Crawled caption data
++++++

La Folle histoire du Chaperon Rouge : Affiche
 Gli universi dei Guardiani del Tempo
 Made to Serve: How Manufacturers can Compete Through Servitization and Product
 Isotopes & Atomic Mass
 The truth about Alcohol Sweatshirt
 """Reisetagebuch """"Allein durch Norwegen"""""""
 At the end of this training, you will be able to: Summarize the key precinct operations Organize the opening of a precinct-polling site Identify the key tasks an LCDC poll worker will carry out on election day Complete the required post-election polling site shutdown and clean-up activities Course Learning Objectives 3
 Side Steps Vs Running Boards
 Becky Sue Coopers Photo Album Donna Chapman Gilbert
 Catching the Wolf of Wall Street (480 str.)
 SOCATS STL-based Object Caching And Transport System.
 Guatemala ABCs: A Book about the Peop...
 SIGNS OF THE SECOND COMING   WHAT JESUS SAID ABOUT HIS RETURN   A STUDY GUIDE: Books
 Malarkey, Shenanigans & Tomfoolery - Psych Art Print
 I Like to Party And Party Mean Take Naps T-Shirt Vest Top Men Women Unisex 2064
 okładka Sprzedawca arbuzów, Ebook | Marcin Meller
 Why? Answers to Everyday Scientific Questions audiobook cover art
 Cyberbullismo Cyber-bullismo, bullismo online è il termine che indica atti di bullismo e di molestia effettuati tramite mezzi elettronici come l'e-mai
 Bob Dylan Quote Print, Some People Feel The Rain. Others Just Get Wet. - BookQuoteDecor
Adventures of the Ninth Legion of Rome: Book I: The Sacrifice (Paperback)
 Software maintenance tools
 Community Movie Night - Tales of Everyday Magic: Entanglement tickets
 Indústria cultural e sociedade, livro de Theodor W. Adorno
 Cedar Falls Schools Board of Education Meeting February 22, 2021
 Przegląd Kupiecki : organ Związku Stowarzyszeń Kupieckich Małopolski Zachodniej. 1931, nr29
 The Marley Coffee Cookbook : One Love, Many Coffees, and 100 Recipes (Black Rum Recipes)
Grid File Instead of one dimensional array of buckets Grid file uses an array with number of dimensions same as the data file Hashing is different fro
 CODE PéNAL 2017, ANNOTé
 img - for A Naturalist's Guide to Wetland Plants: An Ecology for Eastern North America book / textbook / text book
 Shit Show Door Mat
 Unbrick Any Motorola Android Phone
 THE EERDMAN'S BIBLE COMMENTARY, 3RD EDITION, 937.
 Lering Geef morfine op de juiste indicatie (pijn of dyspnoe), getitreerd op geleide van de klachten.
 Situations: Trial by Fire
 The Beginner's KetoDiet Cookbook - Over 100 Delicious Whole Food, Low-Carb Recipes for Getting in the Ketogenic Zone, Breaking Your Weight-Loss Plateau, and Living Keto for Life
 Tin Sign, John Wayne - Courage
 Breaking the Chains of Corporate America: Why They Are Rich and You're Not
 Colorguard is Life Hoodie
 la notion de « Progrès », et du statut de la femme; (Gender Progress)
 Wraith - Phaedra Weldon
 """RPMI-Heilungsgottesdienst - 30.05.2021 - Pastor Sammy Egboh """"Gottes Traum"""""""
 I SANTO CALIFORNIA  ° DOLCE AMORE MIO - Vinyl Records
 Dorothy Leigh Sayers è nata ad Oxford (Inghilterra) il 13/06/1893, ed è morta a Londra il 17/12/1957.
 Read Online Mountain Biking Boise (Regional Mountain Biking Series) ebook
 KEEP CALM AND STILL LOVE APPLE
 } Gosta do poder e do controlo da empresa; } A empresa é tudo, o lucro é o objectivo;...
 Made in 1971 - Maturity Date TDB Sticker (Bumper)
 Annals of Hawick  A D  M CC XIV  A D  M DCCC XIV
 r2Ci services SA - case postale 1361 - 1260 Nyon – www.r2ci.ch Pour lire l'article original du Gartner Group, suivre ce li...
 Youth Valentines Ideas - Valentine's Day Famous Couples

++++++

§ **Task details**
Starting at the line that contains "Dorothy Leigh Sayers" and ending at the last line of the data, repeat each line exactly; include nothing else.

§ **Exercise solution**
 Dorothy Leigh Sayers è nata ad Oxford (Inghilterra) il 13/06/1893, ed è morta a Londra il 17/12/1957.
 Read Online Mountain Biking Boise (Regional Mountain Biking Series) ebook
 KEEP CALM AND STILL LOVE APPLE
 } Gosta do poder e do controlo da empresa; } A empresa é tudo, o lucro é o objectivo;...
 Made in 1971 - Maturity Date TDB Sticker (Bumper)
 Annals of Hawick  A D  M CC XIV  A D  M DCCC XIV
 r2Ci services SA - case postale 1361 - 1260 Nyon – www.r2ci.ch Pour lire l'article original du Gartner Group, suivre ce li...
 Youth Valentines Ideas - Valentine's Day Famous Couples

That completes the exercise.